Unsupervised Feature Selection to Identify Important ICD-10 Codes for Machine Learning: A Case Study on a Coronary Artery Disease Patient Cohort
This work addresses the problem of feature selection in large ICD code databases for healthcare researchers, but it is incremental as it compares existing methods on a specific dataset.
The study tackled the challenge of selecting relevant ICD-10 codes from over 9,000 options for machine learning in healthcare by comparing unsupervised feature selection methods on a cohort of 49,075 coronary artery disease patients, finding that Concrete Autoencoder methods outperformed others in reconstructing the feature space and predicting 90-day mortality.
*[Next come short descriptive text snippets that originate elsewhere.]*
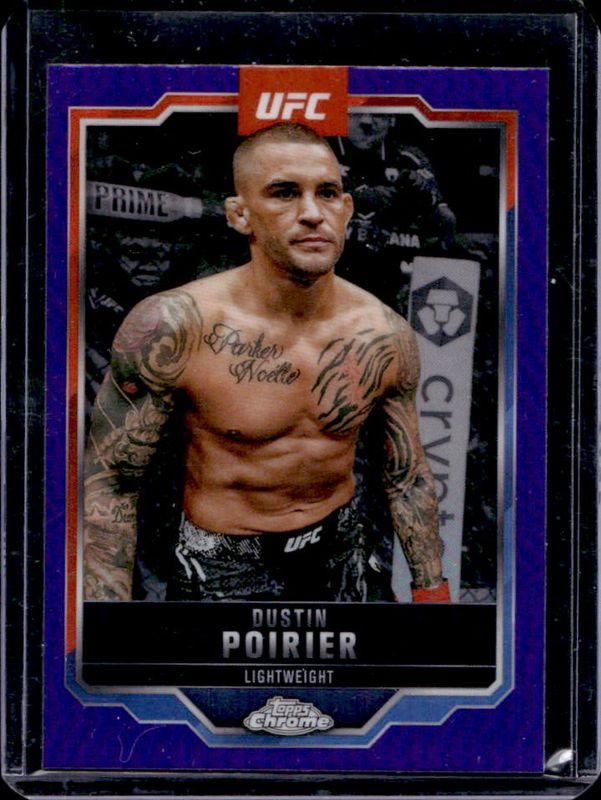 Dustin Poirier 2025 Topps Chrome UFC #7 Purple Refractor RAW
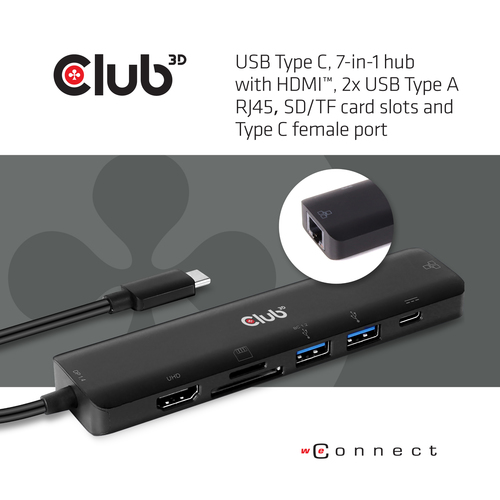 Club 3D CSV-1592 USB Type C 7-in-1 Hub dockingstation, afbeelding 3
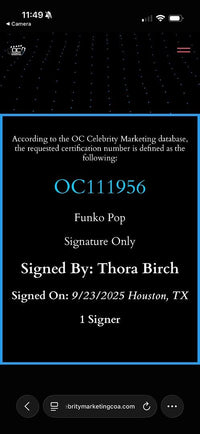 Thora Birch "Hocus Pocus" signed Funko #1069 - OC Celebrity Marketing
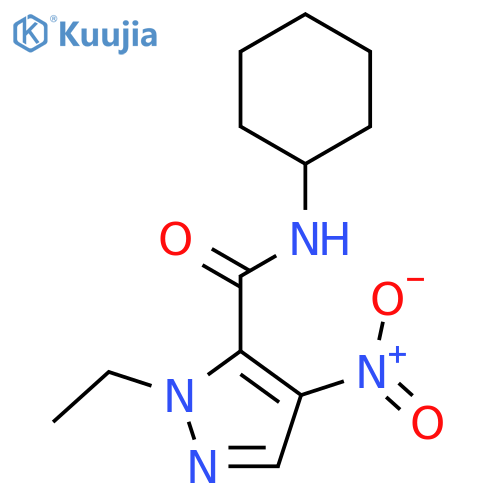 N-cyclohexyl-1-ethyl-4-nitro-1H-pyrazole-5-carboxamide structure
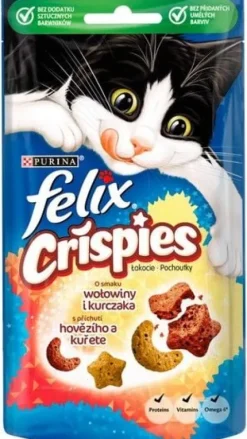 Pyszne i chrupiące smakołyki dla kotów z wołowiną i kurczakiem - Felix 45g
The use of International Classification of Diseases (ICD) codes in healthcare presents a challenge in selecting relevant codes as features for machine learning models due to this system's large number of codes. In this study, we compared several unsupervised feature selection methods for an ICD code database of 49,075 coronary artery disease patients in Alberta, Canada. Specifically, we employed Laplacian Score, Unsupervised Feature Selection for Multi-Cluster Data, Autoencoder Inspired Unsupervised Feature Selection, Principal Feature Analysis, and Concrete Autoencoders with and without ICD tree weight adjustment to select the 100 best features from over 9,000 codes. We assessed the selected features based on their ability to reconstruct the initial feature space and predict 90-day mortality following discharge. Our findings revealed that the Concrete Autoencoder methods outperformed all other methods in both tasks. Furthermore, the weight adjustment in the Concrete Autoencoder method decreased the complexity of features.